Art Essays

Not the Way Home, Damaged

Published June 16, 2012
Elisabeth Cummings Creek Bed Fowlers Gap 2011 oil on canvas 115 x 130cm

In recent years there has been a spate of projects in which a group of artists are taken to some far-flung location and invited to respond to a new environment. The end result is a group exhibition that gathers together works made on the spot, and those created afterwards in the studio from memories, sketches and photos.
Not the Way Home at the S.H.Ervin Gallery is the latest of these shows and, in terms of quality, probably the best and most consistent so far. This may be because the terrain was already familiar to some of the artists, while others are now seasoned veterans of these group excursions to the bush.
The destination was Fowler’s Gap, a research station maintained by the University of NSW, about 90 minutes drive from Broken Hill. For more than 10 years the NSW College of Fine Arts has been bringing students to Fowler’s Gap, to paint and draw on the edge of the desert. This time the sponsors were Artist Profile magazine and Winsor & Newton,  which supplied accommodation and upkeep, artists’ materials, and other essentials. They also sent a writer, an ABC producer and a printmaker, putting together a complete package for issue no. 18 of the magazine. Editor, Owen Craven, is also curator of the exhibition.

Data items
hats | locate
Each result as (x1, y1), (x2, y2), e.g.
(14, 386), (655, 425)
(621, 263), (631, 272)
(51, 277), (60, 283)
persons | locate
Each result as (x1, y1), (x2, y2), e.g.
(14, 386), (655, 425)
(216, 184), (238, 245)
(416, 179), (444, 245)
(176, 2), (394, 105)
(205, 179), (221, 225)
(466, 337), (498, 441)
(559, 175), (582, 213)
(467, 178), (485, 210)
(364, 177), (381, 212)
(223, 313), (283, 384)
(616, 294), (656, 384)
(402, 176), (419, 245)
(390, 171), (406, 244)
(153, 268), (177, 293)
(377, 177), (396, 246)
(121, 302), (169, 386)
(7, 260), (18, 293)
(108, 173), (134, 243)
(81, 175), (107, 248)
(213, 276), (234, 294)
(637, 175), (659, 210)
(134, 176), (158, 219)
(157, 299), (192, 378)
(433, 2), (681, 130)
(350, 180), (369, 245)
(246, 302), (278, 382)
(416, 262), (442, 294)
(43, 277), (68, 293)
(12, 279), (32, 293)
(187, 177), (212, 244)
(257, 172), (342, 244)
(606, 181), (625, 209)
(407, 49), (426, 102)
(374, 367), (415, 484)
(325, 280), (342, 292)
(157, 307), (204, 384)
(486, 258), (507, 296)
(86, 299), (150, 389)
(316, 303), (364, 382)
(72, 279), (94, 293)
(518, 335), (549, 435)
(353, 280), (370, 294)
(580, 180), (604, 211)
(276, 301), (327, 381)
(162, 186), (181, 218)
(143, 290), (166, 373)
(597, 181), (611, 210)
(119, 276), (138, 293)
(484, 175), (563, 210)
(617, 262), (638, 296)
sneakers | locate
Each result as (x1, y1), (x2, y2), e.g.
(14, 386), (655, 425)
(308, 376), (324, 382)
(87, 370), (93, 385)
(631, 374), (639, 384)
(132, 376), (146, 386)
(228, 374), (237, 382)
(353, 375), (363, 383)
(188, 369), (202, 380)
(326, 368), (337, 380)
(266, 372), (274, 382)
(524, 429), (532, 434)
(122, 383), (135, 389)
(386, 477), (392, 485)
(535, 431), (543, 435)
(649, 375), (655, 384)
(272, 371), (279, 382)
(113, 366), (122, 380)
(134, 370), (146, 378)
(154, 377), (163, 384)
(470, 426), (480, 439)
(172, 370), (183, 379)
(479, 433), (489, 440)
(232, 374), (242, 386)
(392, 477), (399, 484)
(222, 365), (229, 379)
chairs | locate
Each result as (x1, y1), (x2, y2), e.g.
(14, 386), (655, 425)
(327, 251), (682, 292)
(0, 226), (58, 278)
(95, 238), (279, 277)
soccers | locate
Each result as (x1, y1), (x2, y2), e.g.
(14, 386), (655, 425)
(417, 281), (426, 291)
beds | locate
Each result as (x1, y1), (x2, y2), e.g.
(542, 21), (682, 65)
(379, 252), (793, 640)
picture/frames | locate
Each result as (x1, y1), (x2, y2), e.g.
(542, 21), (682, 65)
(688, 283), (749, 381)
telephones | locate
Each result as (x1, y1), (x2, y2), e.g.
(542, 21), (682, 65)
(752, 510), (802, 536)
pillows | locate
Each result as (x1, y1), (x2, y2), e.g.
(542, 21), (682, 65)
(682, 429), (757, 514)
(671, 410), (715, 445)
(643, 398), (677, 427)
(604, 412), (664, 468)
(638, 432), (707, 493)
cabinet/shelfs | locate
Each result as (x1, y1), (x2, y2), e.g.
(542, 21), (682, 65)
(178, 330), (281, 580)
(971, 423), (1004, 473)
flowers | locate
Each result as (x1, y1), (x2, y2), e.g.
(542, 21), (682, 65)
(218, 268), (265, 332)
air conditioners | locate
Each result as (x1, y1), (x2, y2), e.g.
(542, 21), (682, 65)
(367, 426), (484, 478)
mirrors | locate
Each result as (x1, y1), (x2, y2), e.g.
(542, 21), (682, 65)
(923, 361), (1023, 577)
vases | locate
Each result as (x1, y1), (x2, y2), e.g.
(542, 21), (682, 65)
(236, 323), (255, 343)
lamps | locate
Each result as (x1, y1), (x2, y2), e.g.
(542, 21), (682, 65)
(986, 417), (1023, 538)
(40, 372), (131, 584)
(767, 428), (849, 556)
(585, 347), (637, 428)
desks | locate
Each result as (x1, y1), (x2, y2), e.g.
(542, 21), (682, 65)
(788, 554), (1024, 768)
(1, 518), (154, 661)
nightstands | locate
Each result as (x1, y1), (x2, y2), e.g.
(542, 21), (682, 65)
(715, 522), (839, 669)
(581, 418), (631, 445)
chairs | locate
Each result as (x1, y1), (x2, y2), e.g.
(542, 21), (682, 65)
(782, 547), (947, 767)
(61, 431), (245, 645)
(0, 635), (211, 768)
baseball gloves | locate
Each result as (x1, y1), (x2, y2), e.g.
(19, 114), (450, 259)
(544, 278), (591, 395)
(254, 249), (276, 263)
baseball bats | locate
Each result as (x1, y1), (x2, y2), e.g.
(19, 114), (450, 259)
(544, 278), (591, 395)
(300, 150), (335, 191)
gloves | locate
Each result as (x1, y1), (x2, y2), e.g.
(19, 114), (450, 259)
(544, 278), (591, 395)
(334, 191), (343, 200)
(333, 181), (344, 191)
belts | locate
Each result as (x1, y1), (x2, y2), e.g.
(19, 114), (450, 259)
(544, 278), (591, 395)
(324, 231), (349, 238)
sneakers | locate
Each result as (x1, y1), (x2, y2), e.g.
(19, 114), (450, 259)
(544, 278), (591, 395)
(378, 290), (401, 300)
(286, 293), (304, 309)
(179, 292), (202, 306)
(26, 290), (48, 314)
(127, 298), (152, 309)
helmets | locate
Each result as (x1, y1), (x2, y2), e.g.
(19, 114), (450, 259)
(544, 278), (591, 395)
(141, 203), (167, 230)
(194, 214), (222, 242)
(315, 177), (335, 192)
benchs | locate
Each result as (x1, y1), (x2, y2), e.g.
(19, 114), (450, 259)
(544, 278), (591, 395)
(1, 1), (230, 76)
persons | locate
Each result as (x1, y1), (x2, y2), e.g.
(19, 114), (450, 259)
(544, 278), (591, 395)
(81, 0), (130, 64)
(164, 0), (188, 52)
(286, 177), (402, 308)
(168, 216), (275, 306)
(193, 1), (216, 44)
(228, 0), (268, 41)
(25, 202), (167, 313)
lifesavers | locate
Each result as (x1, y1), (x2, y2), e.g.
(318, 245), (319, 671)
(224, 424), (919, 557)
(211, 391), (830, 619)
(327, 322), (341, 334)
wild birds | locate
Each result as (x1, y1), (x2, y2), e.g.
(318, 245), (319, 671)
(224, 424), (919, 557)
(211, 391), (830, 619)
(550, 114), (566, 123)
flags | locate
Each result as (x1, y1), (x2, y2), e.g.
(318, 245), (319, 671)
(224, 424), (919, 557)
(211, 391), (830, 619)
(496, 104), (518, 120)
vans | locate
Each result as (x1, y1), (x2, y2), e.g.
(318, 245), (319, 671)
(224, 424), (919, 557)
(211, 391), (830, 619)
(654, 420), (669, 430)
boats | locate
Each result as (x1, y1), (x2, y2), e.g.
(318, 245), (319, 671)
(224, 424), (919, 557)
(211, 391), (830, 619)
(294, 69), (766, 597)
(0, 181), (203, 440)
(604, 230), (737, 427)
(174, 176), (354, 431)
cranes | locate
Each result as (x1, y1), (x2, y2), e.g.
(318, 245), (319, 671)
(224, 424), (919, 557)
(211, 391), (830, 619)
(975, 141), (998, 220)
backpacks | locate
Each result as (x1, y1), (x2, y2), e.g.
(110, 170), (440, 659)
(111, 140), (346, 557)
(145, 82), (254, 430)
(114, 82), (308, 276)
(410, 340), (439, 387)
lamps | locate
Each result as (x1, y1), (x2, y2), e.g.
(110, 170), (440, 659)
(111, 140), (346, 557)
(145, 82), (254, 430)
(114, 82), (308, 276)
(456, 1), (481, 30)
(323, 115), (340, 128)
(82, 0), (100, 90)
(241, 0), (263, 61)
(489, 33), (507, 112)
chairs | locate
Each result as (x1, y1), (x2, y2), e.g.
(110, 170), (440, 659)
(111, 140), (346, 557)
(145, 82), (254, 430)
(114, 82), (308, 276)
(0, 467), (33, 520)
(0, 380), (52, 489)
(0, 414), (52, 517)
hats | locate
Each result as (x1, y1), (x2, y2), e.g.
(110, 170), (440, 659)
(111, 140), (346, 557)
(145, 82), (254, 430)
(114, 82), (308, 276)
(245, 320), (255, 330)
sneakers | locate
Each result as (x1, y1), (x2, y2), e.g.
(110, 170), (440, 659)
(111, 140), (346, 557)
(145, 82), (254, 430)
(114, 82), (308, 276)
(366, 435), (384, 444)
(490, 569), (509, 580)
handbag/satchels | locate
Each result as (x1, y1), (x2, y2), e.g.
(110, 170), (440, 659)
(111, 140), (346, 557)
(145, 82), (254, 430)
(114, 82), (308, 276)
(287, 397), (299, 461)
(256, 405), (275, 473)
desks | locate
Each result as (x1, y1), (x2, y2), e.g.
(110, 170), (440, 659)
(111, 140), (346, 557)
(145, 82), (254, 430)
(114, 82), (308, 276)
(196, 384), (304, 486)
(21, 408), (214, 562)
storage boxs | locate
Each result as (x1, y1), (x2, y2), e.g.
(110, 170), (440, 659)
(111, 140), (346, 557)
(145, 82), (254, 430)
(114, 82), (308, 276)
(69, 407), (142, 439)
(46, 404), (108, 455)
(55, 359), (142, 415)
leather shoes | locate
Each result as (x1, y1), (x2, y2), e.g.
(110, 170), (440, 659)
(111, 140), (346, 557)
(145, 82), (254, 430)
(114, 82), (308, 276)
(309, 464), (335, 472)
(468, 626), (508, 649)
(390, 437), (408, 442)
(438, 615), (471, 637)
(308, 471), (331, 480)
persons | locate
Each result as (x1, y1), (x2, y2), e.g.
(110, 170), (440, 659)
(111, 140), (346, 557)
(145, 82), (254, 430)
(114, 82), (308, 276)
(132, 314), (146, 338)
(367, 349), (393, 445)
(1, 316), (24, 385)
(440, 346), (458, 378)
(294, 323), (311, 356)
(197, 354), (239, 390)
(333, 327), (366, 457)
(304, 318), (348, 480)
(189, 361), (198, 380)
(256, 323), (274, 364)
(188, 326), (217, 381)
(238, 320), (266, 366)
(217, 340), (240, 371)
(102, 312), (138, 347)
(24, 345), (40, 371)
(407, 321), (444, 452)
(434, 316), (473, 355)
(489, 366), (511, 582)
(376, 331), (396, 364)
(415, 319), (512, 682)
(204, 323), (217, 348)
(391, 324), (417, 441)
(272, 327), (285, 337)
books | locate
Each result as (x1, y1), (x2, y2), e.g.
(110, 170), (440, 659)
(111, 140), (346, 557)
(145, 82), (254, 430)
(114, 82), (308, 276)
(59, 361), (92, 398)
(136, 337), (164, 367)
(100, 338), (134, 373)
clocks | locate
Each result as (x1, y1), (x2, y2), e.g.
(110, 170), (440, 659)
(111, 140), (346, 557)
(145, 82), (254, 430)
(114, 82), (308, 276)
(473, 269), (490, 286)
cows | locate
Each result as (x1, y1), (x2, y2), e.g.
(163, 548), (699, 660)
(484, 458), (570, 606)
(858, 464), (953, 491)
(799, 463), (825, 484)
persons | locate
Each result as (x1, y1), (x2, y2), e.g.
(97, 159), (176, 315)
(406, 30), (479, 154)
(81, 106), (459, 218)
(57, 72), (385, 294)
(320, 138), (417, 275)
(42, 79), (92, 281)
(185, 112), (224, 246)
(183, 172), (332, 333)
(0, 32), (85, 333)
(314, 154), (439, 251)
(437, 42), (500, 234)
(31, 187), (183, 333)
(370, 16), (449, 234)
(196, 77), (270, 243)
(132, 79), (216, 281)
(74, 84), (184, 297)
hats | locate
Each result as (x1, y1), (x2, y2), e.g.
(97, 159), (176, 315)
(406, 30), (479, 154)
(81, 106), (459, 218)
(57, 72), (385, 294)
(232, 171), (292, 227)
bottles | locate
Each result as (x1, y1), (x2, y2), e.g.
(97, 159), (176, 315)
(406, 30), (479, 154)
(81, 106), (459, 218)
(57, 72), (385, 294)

TASK DESCRIPTION: According to the art essay, how far is Fowler's Gap from Broken Hill?

RESPONSE: About 90 minutes' drive.